The rules for writing numbers with a fractional part provide for several formats, the main ones being “decimal” and “ordinary”. Common fractions, in turn, can be written in formats called "irregular" and "mixed" fractions. To isolate the integer part from the fractional number of each of these notation options, it is more convenient to use different methods.

Instructions

Discard the fractional part if you need to separate it from a positive fraction written in a mixed format. In such a fraction whole part before a fraction - for example, 12 ⅔. The integer part of this fraction is the number 12. If mixed fraction has a sign, then reduce the number obtained in this way by one. The necessity of this action follows from the definition of the integer part of a number, according to which it cannot be greater value original fraction. For example, the integer part of the fraction -12 ⅔ is the number -13.

Divide the numerator of the original fraction without a remainder by its denominator if it is written in the wrong ordinary format. If the original number has positive sign, then the resulting result will be an integral part. For example, the whole part of the fraction 716/51 is equal to 14. If the original number is negative, then one should be subtracted from the result - for example, calculating the whole part of the fraction -716/51 should give the number -15.

Consider zero to be the whole part of a positive fraction, written in ordinary format and not a mixed or improper fraction. For example, this is for the fraction 48/51. If the original fraction is less than zero, then, as in previous cases, the result should be one. For example, the integer part of the fraction -48/51 should be considered the number -1.

Discard all signs after the decimal point if you need to select from positive number, written in the format decimal. In this case, it is the separation

Anonymous Number A is 56% less than number B, which is 2.2 times less than number C. What percentage of number C is relative to number A?
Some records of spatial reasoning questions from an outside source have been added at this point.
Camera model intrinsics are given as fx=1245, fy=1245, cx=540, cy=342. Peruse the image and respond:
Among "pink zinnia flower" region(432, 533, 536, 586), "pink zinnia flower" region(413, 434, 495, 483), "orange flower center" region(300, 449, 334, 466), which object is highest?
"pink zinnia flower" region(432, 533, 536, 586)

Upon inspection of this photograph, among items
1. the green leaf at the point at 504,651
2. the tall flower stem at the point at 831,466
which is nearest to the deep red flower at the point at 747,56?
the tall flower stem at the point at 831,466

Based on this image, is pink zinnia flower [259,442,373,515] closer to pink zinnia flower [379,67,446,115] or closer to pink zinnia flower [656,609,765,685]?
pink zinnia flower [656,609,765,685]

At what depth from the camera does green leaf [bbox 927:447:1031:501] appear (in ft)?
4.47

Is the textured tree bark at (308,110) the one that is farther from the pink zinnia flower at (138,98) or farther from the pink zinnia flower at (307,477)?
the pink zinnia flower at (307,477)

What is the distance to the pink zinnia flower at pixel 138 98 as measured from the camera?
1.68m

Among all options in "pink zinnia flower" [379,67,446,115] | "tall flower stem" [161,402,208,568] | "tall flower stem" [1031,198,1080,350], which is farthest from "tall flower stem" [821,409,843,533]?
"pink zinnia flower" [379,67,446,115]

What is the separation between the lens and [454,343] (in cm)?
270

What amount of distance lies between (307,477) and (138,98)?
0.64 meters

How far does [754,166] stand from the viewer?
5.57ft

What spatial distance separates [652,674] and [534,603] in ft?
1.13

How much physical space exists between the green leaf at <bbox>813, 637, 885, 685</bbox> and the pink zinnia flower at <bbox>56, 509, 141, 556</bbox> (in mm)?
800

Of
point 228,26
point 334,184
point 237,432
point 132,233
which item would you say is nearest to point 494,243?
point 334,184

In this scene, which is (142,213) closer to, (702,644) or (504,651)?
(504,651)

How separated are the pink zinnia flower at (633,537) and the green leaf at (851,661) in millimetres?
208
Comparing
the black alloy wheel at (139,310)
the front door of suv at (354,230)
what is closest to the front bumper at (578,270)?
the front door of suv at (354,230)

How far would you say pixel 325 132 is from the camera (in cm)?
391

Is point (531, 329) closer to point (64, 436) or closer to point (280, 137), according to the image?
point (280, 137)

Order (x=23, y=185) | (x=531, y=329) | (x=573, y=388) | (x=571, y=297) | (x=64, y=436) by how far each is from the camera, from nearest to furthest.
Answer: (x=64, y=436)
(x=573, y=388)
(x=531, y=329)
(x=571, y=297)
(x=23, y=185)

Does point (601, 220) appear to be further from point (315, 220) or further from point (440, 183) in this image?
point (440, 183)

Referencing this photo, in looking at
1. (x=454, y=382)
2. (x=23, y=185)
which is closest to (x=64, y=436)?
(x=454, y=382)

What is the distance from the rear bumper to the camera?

0	10	20	30	40	50	60	70	80	90	100
2	3	4	5	6	7	8	9	10	11	12

Anonymous a - current date b - beginning of the term c - end of the term (a-b) ⋅ 100: (c-b) Anonymous A table and chair together cost 650 rubles. After the table became cheaper by 20%, and the chair became more expensive by 20%, they began to cost 568 rubles together. Find the starting price of the table, start. the price of the chair. NMitra table price - x chair price - y 0.8x + 1.2y = 568 0.8x = 568 - 1.2y x = (568 - 1.2y) : 0.8 = 710 - 1.5y x + y = 650 y = 650 - x y = 650 - (710 - 1.5y) = -60 + 1.5y y - 1.5y = -60 0.5y = 60 y = 120 x = 710 - 1.5 ⋅ 120 = 530 Anonymous Question. There were cars and trucks

35	50%	10	45
16	23%	4,6	20,6
18	26%	5,2	23,2
1	1%	0,2	1,2
70	100%	20	90

. There are 1.15 times more passenger cars. By what percentage are there more passenger cars than trucks?

35	50%	10	45	67,5
16	23%	4,6	20,6	30,9
18	26%	5,2	23,2	34,8
1	1%	0,2	1,2	1,8
70	100%	20	90	135

NMitra By 15%. Kesha Help, please. My head is already swollen... They brought goods for 70,000. The goods are different. 23 species. Of course, their purchase prices vary from 210 rubles. up to 900 rub. Total expenses for transport, etc. = 28,000 rubles. How can I now calculate the cost of these different goods? Quantity 67 pcs. And I want to add 50 percent to them and sell them. How can I then calculate the markup of 50% for each type of product? Thank you in advance. Best regards, KESHA.. The second method is to take the amount of transport and divide by the quantitative amount of goods (in your case 67), that is, 28,000: 67 = 417.91 rubles per product. Here, add 418 (417.91) to the cost of the goods (there are many nuances here that can be take into account, but in general it looks like this).